▶ _Задание_
Перепишите фрагмент исходного текста между «Произведение обладает высокими» и «в его время.» включительно, заменив «Произведение» на «Сочинение».

▶ _Исходный текст_
▽
Произведение обладает высокими литературными достоинствами, которые с годами мы ценим все выше и выше. Оно переведено на многие европейские и восточные языки. Восхищает почти разговорный деловой стиль, свободный от высокопарности. Фантастичны познания человека, принадлежавшего к торгово-ремесленной среде, читавшего и давнее (еще написанное в двенадцатом столетии!) «Житье и хождение Данила, русьскые земли игумена» на Ближний Восток, знавшего об обезьяньем царе индийского эпоса, вмещавшего в голове своей едва ли не все географические познания мира, доступные в его время.
△
▶ _Фрагменты материала_
▽
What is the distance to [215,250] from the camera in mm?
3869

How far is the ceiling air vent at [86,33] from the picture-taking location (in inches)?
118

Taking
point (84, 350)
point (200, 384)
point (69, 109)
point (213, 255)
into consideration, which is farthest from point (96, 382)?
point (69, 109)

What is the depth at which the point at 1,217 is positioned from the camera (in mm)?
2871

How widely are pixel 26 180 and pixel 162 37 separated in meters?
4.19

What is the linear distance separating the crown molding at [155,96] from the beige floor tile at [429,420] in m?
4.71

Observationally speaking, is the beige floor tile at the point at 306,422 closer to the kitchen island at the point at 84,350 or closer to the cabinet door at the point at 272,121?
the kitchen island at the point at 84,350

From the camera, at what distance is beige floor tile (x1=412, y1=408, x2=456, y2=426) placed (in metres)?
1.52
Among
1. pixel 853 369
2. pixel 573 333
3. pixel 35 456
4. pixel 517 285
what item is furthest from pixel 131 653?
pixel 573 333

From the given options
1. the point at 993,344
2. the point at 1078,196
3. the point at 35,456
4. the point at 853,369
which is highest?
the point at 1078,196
△
▽
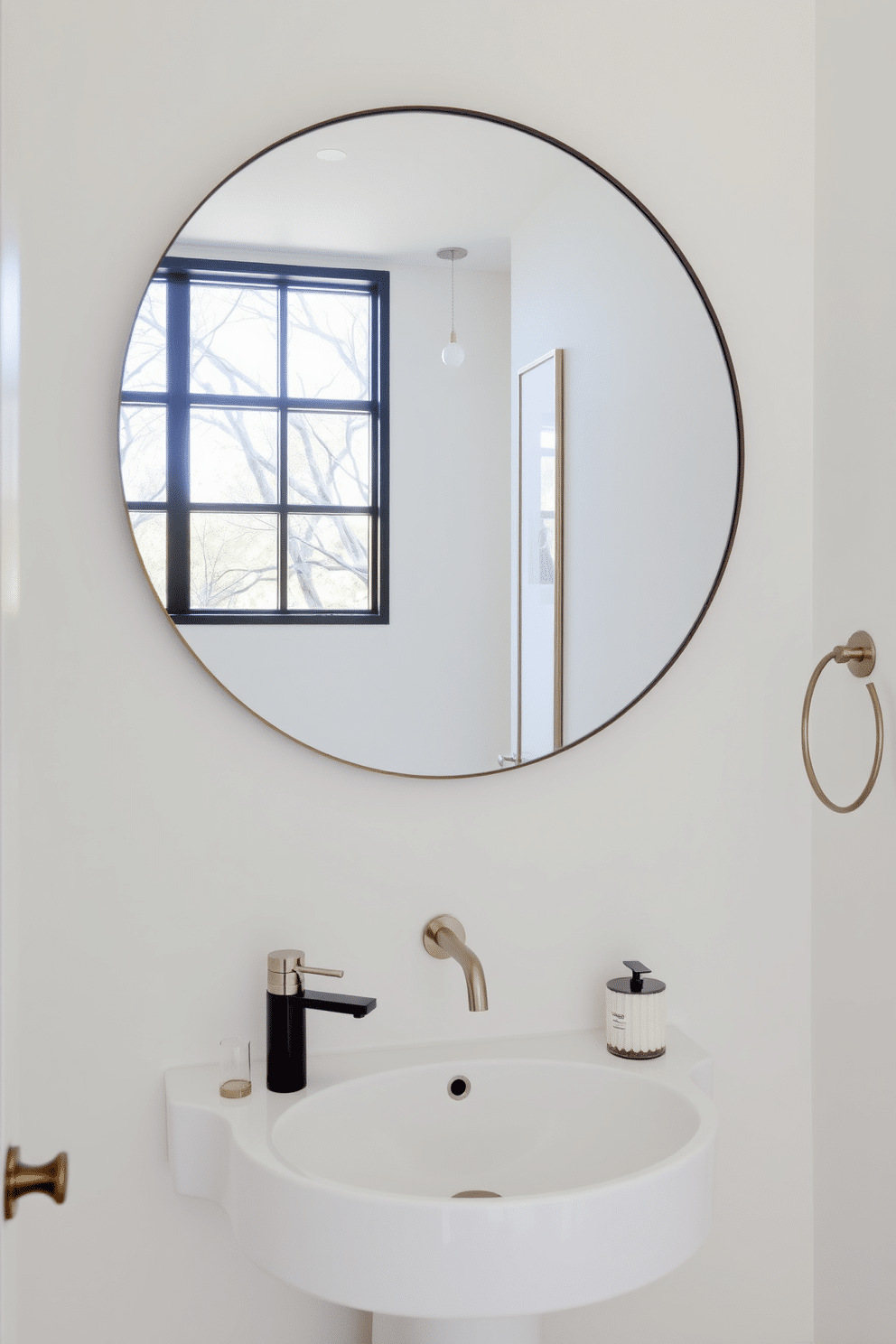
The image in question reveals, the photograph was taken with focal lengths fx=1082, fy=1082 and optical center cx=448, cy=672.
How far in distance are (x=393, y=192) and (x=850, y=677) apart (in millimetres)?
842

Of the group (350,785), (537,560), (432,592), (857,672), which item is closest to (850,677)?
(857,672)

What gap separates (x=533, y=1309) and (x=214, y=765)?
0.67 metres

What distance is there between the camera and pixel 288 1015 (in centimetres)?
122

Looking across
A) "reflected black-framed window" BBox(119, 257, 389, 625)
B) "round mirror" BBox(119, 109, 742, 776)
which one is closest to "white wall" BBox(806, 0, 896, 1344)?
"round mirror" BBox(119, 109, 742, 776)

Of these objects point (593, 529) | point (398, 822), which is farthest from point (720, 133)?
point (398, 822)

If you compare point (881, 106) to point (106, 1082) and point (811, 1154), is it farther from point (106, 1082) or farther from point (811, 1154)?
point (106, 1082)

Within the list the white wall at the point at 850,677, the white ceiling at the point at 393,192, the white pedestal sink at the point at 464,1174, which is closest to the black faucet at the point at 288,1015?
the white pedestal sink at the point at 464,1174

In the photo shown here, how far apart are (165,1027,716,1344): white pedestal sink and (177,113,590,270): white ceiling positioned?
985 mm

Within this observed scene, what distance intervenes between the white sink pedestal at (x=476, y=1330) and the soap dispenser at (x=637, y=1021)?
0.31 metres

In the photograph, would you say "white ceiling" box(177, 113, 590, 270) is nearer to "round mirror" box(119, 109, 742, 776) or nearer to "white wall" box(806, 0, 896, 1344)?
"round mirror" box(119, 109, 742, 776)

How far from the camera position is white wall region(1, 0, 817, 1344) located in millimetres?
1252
△
▶ _Ответ_
Сочинение обладает высокими литературными достоинствами, которые с годами мы ценим все выше и выше. Оно переведено на многие европейские и восточные языки. Восхищает почти разговорный деловой стиль, свободный от высокопарности. Фантастичны познания человека, принадлежавшего к торгово-ремесленной среде, читавшего и давнее (еще написанное в двенадцатом столетии!) «Житье и хождение Данила, русьскые земли игумена» на Ближний Восток, знавшего об обезьяньем царе индийского эпоса, вмещавшего в голове своей едва ли не все географические познания мира, доступные в его время.